**EXERCISE DETAILS:**
Treat the line containing "At what range from the viewer is (152,167)?" as the first line and the final line of the material below as the last; reproduce that range exactly.

**DATA FOR THIS EXERCISE:**
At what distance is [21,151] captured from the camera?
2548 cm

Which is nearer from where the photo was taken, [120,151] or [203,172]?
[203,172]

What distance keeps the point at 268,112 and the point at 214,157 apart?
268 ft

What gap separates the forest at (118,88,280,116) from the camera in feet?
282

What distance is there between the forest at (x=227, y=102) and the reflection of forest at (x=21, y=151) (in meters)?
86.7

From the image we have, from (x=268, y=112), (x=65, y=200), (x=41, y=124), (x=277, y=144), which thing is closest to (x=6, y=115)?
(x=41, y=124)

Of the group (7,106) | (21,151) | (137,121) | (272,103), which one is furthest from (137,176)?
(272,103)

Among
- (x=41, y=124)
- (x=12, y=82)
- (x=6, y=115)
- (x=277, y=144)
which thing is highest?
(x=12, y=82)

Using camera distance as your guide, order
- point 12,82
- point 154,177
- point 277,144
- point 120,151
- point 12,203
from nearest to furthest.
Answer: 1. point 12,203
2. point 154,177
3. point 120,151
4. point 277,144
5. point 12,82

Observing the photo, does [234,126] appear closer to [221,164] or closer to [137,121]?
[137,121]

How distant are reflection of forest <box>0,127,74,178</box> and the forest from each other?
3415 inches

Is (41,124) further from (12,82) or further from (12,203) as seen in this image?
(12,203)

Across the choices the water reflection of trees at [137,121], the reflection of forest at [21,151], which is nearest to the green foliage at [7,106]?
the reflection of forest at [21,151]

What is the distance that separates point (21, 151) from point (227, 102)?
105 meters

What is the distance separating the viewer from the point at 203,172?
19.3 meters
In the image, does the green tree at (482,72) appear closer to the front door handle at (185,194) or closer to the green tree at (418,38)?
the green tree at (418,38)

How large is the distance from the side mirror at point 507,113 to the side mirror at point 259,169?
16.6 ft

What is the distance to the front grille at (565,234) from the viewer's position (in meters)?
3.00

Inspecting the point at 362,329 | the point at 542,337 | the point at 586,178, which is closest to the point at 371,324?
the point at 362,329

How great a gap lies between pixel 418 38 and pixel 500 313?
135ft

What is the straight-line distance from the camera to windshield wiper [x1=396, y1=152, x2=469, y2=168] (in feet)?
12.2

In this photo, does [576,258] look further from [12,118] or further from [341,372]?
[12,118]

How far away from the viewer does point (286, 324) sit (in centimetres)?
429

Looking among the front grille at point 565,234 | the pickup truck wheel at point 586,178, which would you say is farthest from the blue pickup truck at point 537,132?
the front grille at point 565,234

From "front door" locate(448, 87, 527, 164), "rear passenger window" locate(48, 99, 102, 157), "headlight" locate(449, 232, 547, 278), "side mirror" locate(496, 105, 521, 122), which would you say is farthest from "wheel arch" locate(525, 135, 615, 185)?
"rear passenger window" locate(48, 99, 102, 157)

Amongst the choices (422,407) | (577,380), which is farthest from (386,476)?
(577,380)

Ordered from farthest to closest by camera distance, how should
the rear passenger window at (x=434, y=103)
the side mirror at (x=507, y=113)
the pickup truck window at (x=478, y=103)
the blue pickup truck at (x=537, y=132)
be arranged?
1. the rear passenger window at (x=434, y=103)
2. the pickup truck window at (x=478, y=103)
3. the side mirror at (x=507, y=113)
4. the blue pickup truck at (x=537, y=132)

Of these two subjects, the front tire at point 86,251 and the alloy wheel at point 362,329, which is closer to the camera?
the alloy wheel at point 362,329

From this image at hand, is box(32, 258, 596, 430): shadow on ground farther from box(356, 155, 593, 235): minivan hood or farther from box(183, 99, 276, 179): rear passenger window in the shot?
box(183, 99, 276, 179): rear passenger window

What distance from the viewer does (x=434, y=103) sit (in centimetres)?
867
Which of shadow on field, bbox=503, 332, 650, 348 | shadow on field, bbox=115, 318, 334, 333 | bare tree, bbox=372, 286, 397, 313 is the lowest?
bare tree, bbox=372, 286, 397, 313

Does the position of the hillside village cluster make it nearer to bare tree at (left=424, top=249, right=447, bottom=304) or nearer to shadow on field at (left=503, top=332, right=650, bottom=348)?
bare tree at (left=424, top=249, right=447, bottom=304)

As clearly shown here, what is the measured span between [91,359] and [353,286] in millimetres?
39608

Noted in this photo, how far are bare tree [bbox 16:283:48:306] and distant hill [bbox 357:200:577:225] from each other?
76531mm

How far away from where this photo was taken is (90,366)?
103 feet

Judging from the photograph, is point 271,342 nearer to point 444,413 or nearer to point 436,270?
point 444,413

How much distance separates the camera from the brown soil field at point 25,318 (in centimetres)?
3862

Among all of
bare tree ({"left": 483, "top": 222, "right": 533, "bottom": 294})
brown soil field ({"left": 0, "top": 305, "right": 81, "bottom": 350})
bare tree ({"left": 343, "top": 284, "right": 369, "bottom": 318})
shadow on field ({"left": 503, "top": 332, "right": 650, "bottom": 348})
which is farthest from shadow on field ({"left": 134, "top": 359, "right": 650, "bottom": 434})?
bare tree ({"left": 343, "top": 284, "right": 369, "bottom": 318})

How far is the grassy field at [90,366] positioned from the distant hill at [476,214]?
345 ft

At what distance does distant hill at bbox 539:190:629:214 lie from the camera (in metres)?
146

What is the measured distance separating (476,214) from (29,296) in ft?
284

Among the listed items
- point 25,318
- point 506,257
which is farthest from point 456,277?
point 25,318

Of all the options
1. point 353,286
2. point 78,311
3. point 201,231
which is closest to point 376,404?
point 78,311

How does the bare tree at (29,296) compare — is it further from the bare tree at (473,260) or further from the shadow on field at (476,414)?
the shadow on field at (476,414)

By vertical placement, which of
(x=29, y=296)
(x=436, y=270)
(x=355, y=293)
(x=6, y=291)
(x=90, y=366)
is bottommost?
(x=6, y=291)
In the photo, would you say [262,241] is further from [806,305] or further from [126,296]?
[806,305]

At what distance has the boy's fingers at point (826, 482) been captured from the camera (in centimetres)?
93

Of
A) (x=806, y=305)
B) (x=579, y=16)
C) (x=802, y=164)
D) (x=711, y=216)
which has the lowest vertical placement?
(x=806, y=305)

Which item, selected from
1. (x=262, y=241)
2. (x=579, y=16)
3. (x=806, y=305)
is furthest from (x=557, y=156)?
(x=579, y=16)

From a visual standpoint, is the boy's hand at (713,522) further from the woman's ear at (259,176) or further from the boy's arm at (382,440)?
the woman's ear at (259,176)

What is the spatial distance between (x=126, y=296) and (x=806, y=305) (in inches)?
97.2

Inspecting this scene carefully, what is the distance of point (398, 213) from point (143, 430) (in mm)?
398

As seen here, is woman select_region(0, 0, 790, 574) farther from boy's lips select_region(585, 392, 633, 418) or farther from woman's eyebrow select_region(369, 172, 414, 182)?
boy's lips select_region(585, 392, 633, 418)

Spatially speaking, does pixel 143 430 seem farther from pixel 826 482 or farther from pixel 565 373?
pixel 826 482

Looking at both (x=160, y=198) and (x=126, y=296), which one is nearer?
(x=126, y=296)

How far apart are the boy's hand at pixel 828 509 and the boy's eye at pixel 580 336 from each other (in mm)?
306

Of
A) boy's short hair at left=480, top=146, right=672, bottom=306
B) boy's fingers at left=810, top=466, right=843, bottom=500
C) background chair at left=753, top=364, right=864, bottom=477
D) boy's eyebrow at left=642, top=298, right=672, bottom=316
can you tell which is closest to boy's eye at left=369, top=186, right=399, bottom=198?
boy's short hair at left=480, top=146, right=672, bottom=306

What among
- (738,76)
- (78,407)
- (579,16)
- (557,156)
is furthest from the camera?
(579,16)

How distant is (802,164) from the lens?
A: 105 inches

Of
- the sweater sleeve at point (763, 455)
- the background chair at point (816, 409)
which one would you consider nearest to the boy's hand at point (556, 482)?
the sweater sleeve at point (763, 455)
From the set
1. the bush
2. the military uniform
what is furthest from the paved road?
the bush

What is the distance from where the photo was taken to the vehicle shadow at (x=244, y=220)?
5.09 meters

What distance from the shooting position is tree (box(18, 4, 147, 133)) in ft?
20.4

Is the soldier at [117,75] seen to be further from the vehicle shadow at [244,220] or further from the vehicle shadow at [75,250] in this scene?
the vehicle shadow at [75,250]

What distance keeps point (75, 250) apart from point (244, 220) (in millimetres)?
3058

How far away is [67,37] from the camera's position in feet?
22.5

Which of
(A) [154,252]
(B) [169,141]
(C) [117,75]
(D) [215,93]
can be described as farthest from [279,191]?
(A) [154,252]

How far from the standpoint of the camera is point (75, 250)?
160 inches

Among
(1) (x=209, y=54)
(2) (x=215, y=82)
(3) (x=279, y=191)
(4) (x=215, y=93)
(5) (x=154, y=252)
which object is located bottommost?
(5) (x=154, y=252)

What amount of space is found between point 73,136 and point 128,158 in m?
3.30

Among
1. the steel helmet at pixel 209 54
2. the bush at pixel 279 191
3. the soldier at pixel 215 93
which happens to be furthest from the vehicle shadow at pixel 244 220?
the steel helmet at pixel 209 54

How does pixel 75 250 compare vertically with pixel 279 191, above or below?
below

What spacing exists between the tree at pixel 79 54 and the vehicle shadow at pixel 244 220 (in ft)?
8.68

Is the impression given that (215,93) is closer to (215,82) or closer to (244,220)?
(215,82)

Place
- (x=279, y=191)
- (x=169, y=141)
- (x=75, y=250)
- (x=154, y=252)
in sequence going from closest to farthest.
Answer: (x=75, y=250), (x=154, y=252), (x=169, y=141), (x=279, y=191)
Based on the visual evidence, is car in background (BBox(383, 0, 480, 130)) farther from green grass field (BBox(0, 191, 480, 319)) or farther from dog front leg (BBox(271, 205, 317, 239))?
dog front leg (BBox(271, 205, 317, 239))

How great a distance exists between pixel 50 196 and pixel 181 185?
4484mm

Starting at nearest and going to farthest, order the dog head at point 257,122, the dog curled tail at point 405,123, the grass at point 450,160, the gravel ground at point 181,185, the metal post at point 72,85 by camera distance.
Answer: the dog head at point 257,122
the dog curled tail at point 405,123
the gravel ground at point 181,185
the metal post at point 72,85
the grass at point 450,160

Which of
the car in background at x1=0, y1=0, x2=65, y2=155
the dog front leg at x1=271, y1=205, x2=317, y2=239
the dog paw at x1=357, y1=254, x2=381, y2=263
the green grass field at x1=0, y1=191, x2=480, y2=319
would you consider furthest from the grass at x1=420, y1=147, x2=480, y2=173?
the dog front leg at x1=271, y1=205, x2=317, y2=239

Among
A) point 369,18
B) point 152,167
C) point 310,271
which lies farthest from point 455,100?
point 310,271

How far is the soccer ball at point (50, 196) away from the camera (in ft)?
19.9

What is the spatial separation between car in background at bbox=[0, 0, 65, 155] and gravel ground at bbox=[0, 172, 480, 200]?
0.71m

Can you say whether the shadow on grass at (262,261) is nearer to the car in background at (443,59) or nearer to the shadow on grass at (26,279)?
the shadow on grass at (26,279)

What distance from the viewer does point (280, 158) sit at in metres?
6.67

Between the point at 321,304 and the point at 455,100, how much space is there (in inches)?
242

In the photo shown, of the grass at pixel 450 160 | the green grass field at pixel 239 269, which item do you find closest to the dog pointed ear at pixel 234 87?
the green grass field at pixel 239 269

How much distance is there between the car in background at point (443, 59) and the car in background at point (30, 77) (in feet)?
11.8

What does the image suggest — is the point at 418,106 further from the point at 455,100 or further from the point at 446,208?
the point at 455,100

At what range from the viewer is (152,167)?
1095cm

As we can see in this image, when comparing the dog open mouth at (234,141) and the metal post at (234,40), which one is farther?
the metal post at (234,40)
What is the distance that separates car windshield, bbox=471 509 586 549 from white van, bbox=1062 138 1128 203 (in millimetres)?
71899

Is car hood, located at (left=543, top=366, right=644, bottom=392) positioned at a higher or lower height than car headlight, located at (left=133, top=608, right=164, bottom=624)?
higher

**RIGHT ANSWER:**
At what range from the viewer is (152,167)?
1095cm

As we can see in this image, when comparing the dog open mouth at (234,141) and the metal post at (234,40), which one is farther?
the metal post at (234,40)
What is the distance that separates car windshield, bbox=471 509 586 549 from white van, bbox=1062 138 1128 203 (in millimetres)?
71899

Is car hood, located at (left=543, top=366, right=644, bottom=392) positioned at a higher or lower height than car headlight, located at (left=133, top=608, right=164, bottom=624)?
higher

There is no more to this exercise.